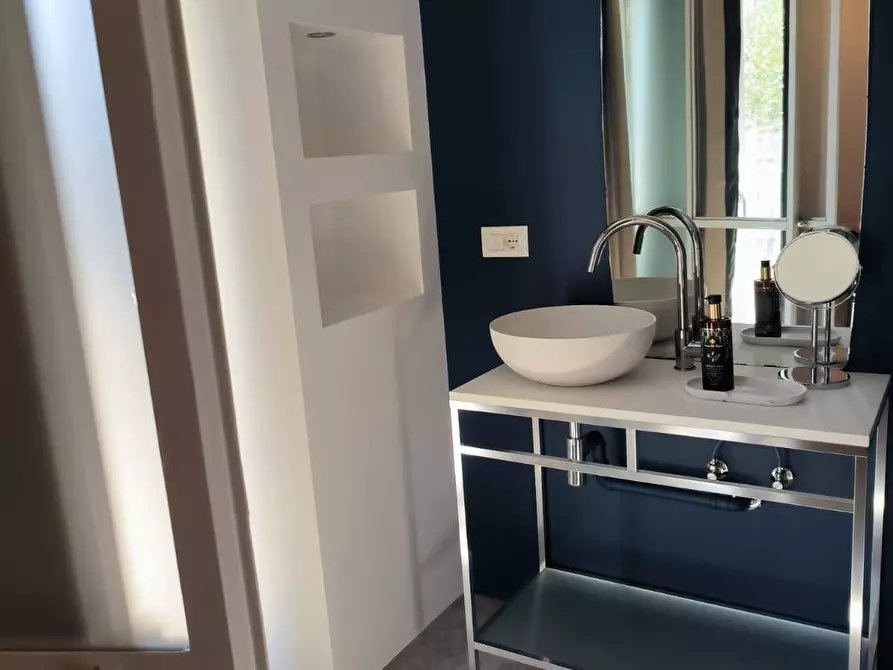 Immagine 21 di Appartamento in affitto  in Via Papa Giovanni Paolo II 215 a Chieti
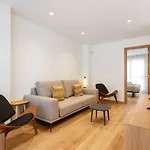 Elegance & Comfort In Chamberi - 4A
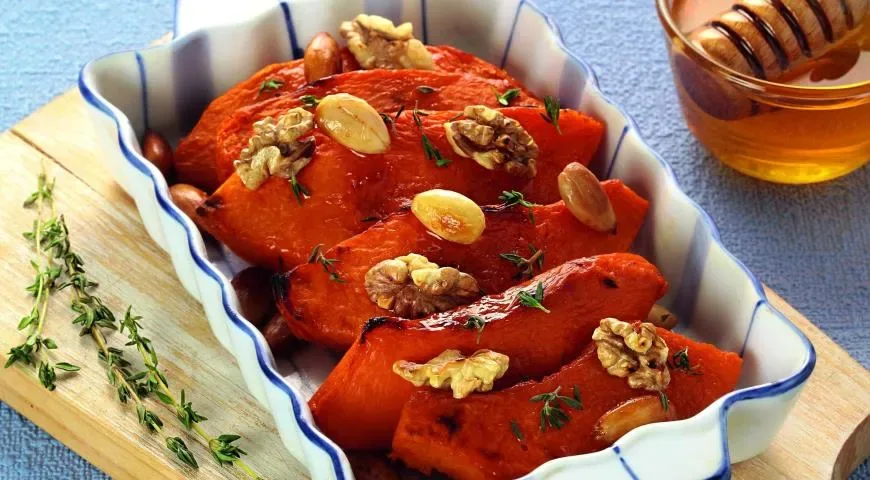 Тыква с мёдом и орехами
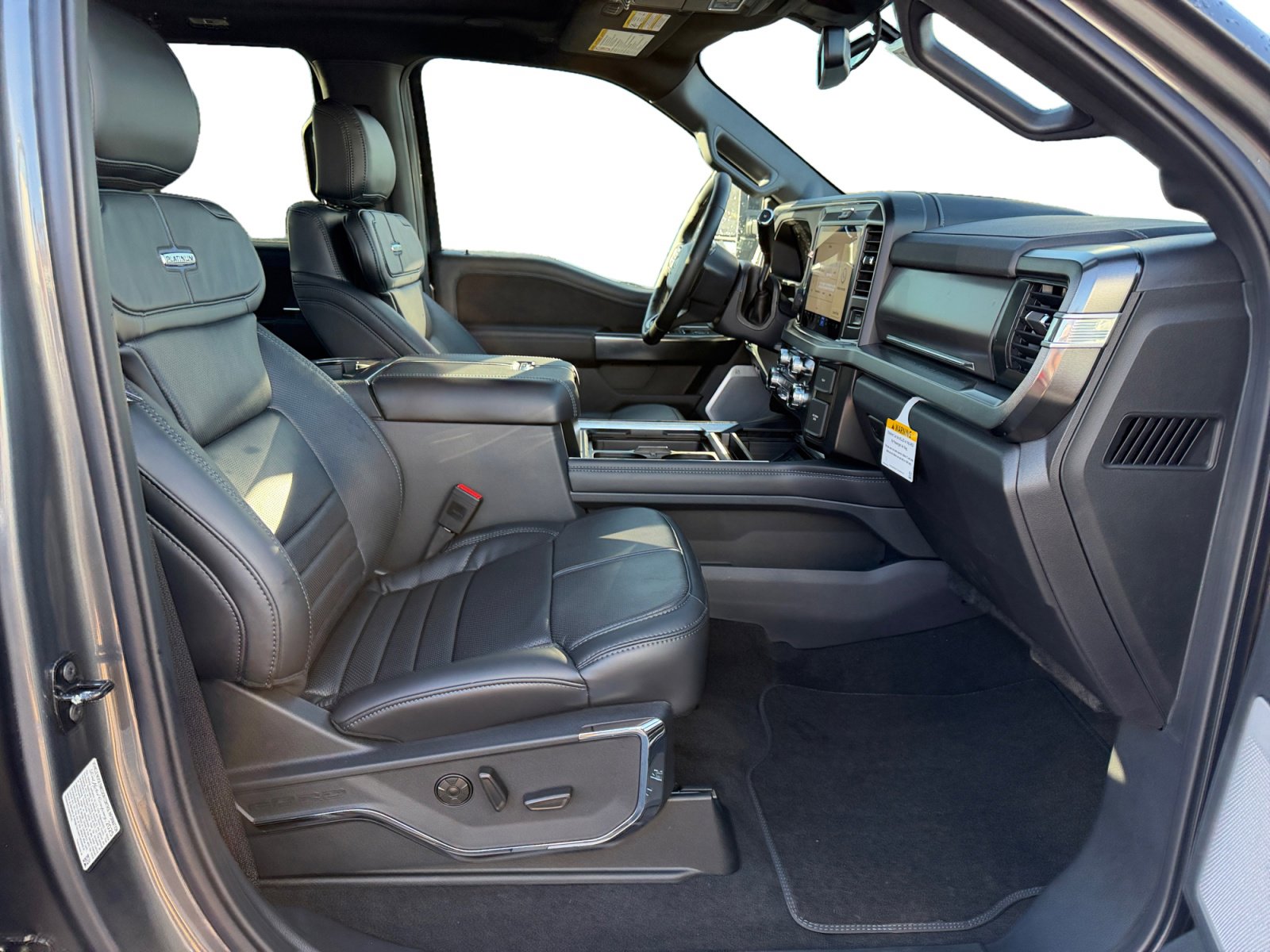 New 2026 Ford F250 Platinum image 15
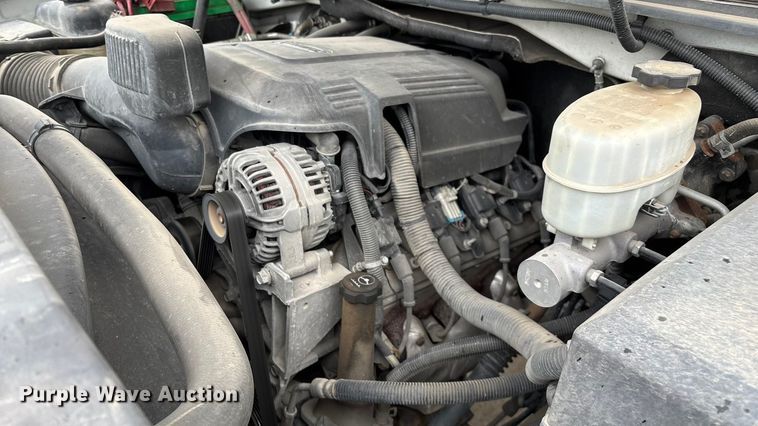 image for item ED2253 2013 GMC Sierra 2500HD pickup truck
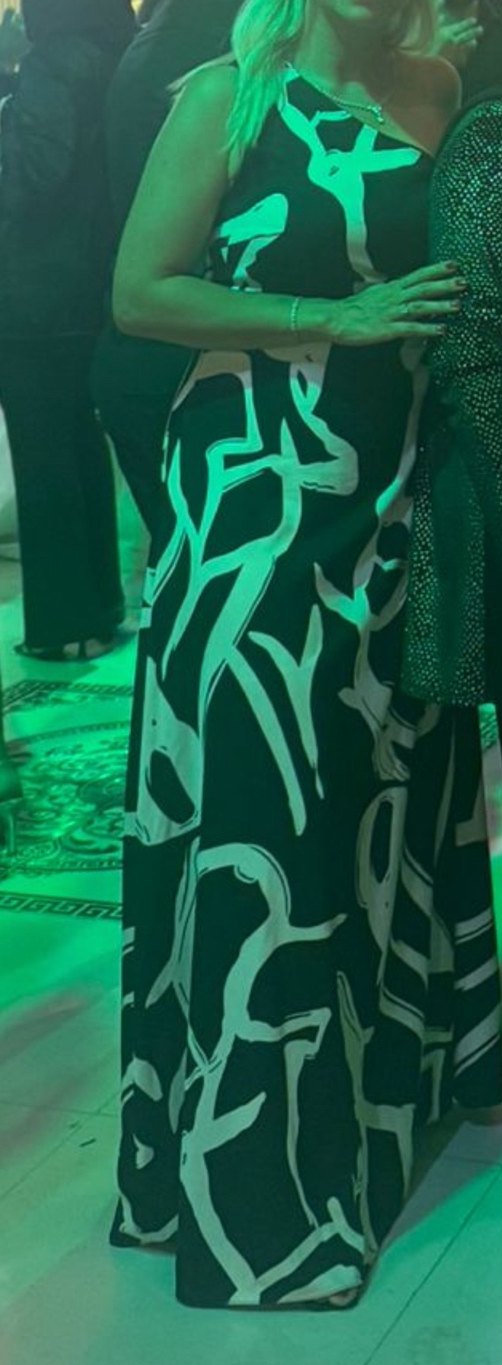 Siyah Beyaz Desenli Uzun Drapeli Elbise - Görsel 5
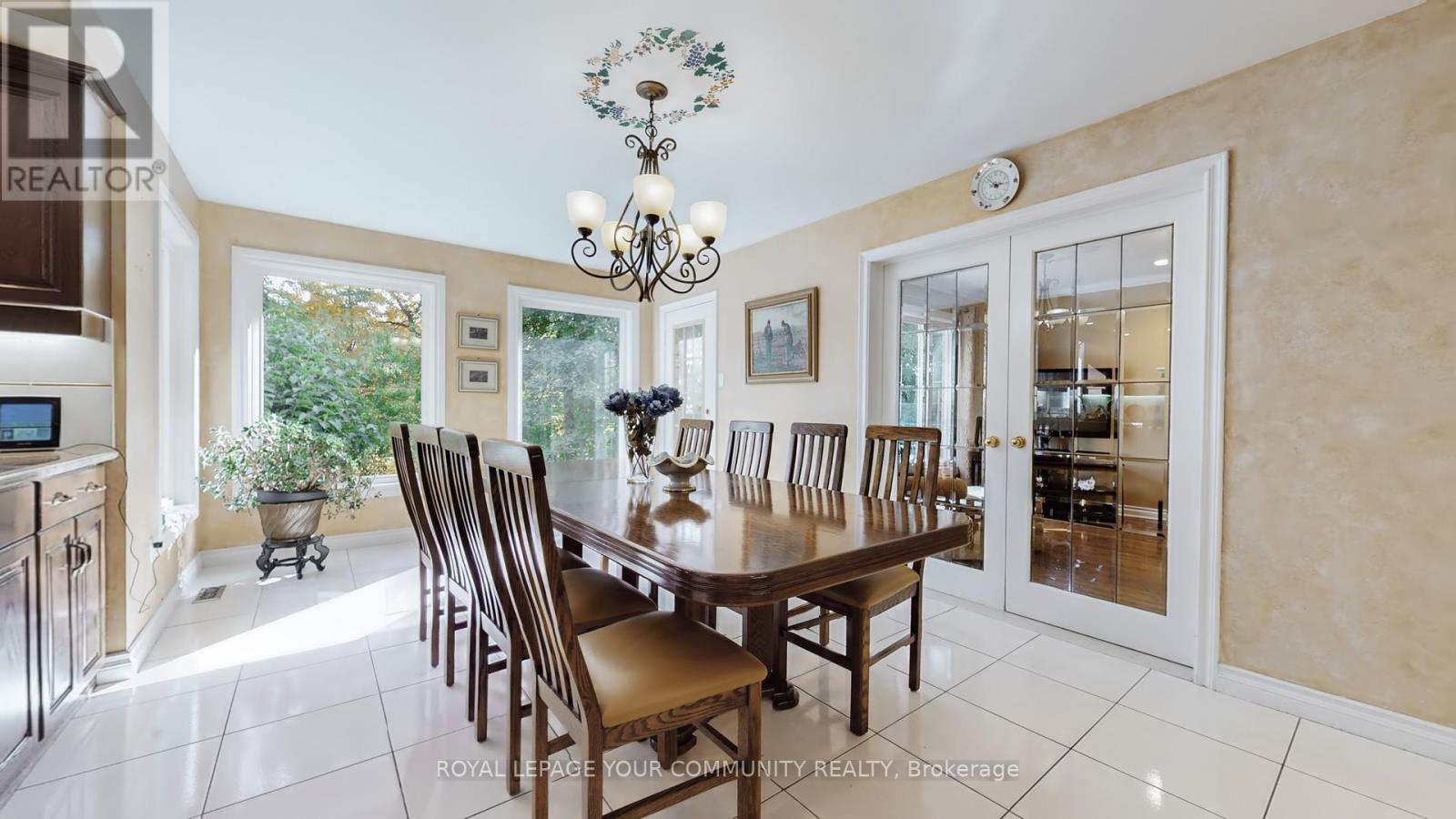 35 La Rush Drive, Toronto, Ontario  M9P 1S8 - Photo 12 - W12494288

*PROBLEM STATEMENT:*
Reproduce the text of every row above word for word, omitting the pictures.

*OUTPUT FOR THIS EXERCISE:*
 Immagine 21 di Appartamento in affitto  in Via Papa Giovanni Paolo II 215 a Chieti
 Elegance & Comfort In Chamberi - 4A
 Тыква с мёдом и орехами
 New 2026 Ford F250 Platinum image 15
 image for item ED2253 2013 GMC Sierra 2500HD pickup truck
 Siyah Beyaz Desenli Uzun Drapeli Elbise - Görsel 5
 35 La Rush Drive, Toronto, Ontario  M9P 1S8 - Photo 12 - W12494288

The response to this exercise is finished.